What is a PhD Really Worth? - rflrob
http://www.nature.com/naturejobs/2011/110421/full/nj7343-381a.html

======
cyrus_
1\. You learn how to think rigorously about complex ideas in graduate school.
Believe it or not, that is valuable in any career.

2\. You are free to work on projects that are ridiculously ambitious in
graduate school. Show me a VC willing to fund a (tech-sector) project with a
ten-year R&D cycle (actually, if you're out there, contact me!)

3\. The academic culture is quite nice for folks of a naturally intellectual
persuasion. The business culture is rife with lax ethical practices and hand-
wavy belief systems that, for a certain type of person, can be draining to
deal with. Academia has some of this, but its not even close to being of
comparable magnitude.

------
bgalbraith
tl;dr - we learn how to get by with less...

Thanks Nature, I'm glad that the main value you see in our spending 4+ years
in advanced scientific study amounts to building a healthy respect for free
food.

In pure economic terms, yes, the PhD seems almost always the wrong option.
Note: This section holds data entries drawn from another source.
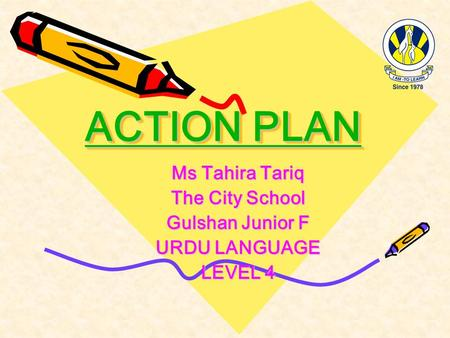 Ms Tahira Tariq The City School Gulshan Junior F URDU LANGUAGE LEVEL 4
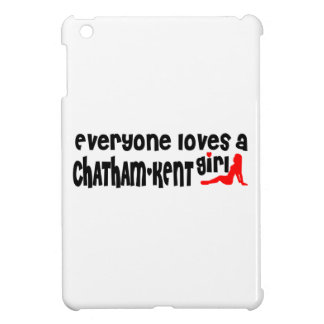 Everybody loves a Chatham-Kent Girl Case For The iPad Mini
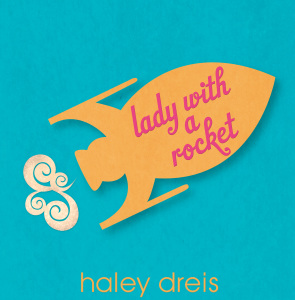 Lady With A Rocket - Haley Dreis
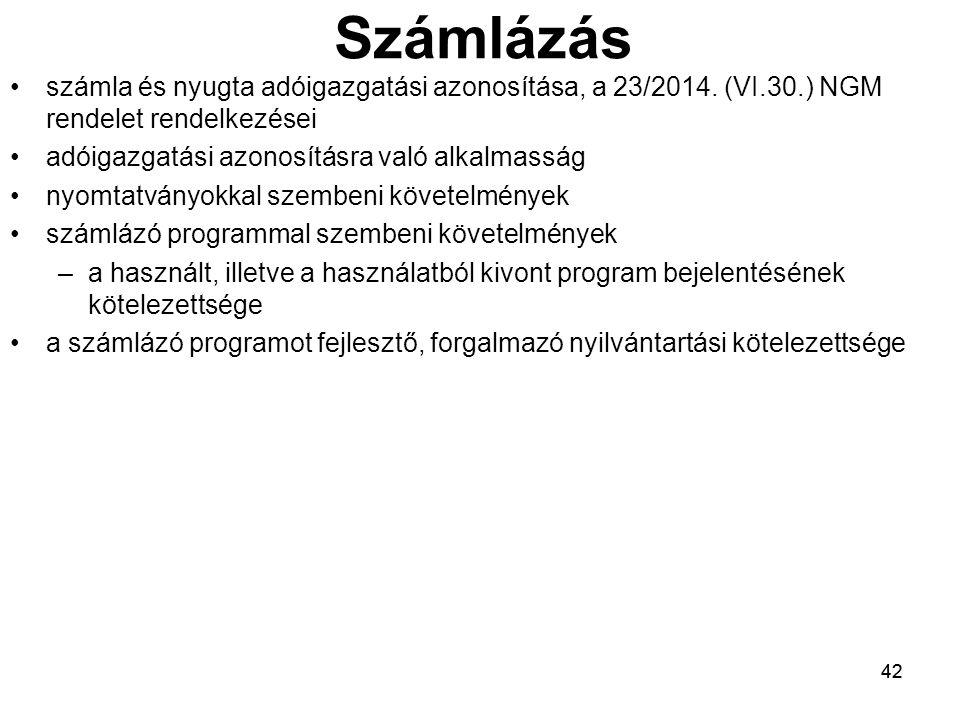 Számlázás számla és nyugta adóigazgatási azonosítása, a 23/2014. (VI.30.) NGM rendelet rendelkezései.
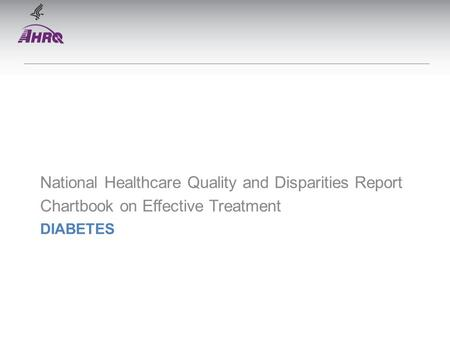 DIABETES National Healthcare Quality and Disparities Report Chartbook on Effective Treatment.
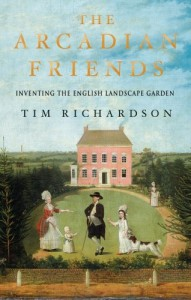 The best books on Horticulture - The Arcadian Friends by Tim Richardson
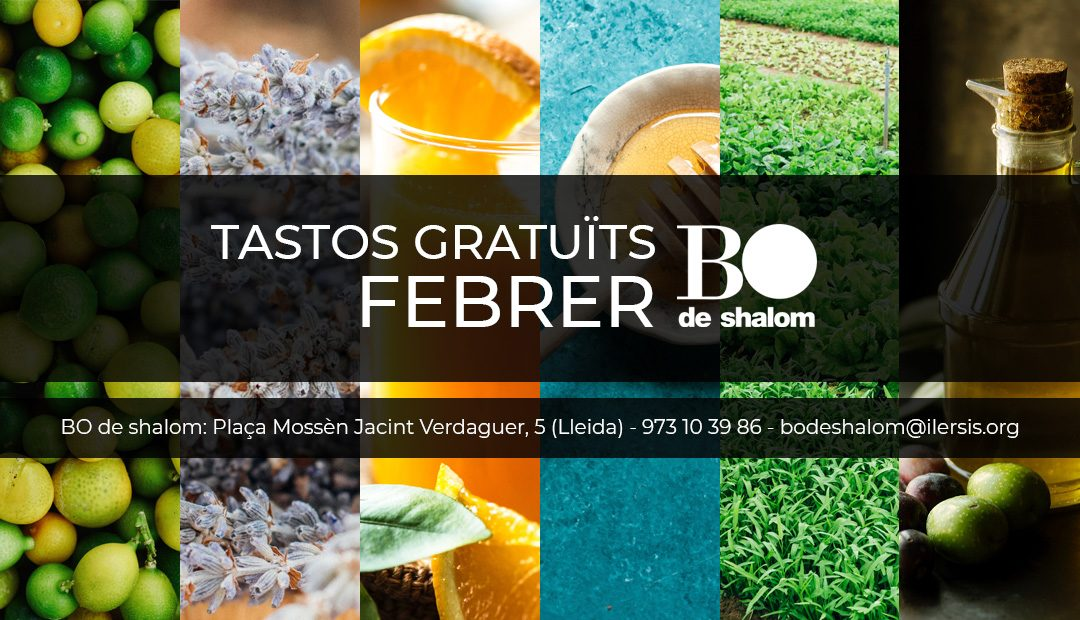 Tastos gratuïts i guiats de BO de Shalom – Febrer 2019
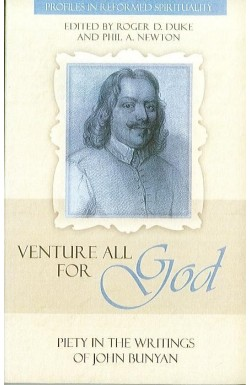 Venture all for God - Piety in the Writings of John Bunyan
I'm
curious about other factors such as general wellbeing and quality of life.
Though chasing nonexistent tenure track positions while hopping from postdoc
to postdoc probably isn't all that great.. Straight to industry for me.

------
FaceKicker
You don't get a Ph.D. for the money...everyone knows that. You get it so you
can be a professional researcher (if that is in fact what you want).